A year ago to the day, Neil Peart left us.
Neil Peart was an artist in every true sense of the word, and the impact and influence he has had on me as not only as a musician, but as a person is profound.
He was regarded by many as the best drummer in the world, and for good reasons. He could hit the hell out of the drums, his technique was astonishing and his musicality was adventurous and audacious. Furthermore, he never stopped refusing to learn. At the height of his career, he teamed up with Freddie Gruber to enhance his drumming skills further. Over the 4 decades he played with Rush, he was always evolving.
He was also the lyricist for the band and has penned some of my favourite songs of all time. There is of course the highly conceptual and fantastical lyrics of the albums they did in the 70s but their transformation into the 80s led to truthful observations with pinpoint accuracy. In ‘Limelight’ he explores the notion of fame and his difficulty coming to the terms with it. He never wanted to be famous, he just wanted to be good. In ‘Subdivisions’ he tackled the idea of being an outcast within school and society, an anthem for every Rush fan who has felt that sense of alienation. I could go on for hours about this. Within Peart’s lyrics were a curiosity for the way the world and humans work. You will only find a minimal amount of love songs amongst the 167 songs that they wrote.
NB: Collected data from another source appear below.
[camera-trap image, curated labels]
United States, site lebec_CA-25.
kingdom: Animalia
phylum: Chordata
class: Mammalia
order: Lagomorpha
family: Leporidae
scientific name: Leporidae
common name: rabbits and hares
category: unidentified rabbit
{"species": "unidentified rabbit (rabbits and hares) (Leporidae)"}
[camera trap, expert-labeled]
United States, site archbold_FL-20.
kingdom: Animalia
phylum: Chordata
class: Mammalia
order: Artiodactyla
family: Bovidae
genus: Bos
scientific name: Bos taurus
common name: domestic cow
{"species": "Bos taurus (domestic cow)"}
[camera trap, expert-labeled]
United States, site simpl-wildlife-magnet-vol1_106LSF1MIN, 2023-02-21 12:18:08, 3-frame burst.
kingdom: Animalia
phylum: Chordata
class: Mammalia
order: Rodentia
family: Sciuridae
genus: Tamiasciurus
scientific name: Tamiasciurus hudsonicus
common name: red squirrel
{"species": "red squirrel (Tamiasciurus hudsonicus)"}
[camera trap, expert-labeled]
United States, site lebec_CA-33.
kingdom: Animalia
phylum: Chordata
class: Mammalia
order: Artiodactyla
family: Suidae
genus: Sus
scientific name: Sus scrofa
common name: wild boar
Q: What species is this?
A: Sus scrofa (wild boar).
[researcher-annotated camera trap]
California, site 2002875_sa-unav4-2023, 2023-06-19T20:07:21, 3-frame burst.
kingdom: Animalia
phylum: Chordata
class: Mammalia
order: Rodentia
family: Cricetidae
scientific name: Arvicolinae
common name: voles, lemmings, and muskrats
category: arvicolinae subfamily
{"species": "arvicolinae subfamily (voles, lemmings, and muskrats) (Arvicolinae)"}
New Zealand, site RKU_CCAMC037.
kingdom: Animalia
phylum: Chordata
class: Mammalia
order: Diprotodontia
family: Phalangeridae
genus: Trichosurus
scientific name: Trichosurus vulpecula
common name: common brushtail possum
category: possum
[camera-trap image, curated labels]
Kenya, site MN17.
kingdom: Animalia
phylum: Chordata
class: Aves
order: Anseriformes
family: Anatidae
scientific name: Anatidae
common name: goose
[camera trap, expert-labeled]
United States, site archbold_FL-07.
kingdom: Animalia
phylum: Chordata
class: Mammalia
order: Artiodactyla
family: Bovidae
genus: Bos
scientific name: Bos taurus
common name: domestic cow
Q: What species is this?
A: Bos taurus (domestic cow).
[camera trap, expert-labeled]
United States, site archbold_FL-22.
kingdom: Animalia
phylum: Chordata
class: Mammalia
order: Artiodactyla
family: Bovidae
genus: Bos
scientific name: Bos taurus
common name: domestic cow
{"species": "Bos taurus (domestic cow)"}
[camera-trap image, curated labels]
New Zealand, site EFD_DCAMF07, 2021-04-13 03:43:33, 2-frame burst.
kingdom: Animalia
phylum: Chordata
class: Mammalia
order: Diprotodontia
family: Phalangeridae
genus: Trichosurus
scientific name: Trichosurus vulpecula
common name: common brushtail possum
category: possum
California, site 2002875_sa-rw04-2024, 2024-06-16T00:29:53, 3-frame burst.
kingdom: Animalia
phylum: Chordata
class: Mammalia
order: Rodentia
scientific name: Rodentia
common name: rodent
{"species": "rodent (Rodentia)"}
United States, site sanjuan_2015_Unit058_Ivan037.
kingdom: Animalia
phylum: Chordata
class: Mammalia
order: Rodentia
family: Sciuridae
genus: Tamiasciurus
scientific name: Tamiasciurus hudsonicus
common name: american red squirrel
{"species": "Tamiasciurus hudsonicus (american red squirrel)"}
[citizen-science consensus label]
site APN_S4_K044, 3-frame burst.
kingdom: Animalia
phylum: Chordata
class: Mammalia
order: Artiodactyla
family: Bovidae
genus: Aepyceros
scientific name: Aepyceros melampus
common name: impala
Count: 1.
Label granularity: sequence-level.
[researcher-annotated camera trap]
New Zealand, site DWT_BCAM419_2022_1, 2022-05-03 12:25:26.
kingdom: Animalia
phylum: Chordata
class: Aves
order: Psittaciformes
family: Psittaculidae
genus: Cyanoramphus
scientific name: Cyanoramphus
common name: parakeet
Neil Peart was also an avid reader and a motorcyclist. He is not your typical image of the rock and roll star. He would motorcycle between gigs, spend his downtime reading and turned up to each show with an untempered sense of professionalism and discipline.
Neil Peart was also an author. He wrote travel books about the time he spent on his motorbike and it was actually travel that offered him catharsis and healing when tragedy struck. In the late 90s he lost his daughter to a car crash and his wife to cancer ten months later. In response, he retreated into a solitary journey that took him across Canada and all the way down the west coast of America. The book that documents this (‘Ghost Rider’) digs deep into the world of what commenced afterwards and how he found the will to carry on and start a new family.
Undeniably, the most tragic part of his untimely passing of 67 years old is that he had not had more time with his family and his young daughter. He had done everything and more for Rush and their loyal fanbase.
As I continue my career as a musician, I often think about the values that Neil Peart held and how he presented himself to the world. Although he is gone, his legacy remains with the many musicians and people he has inspired.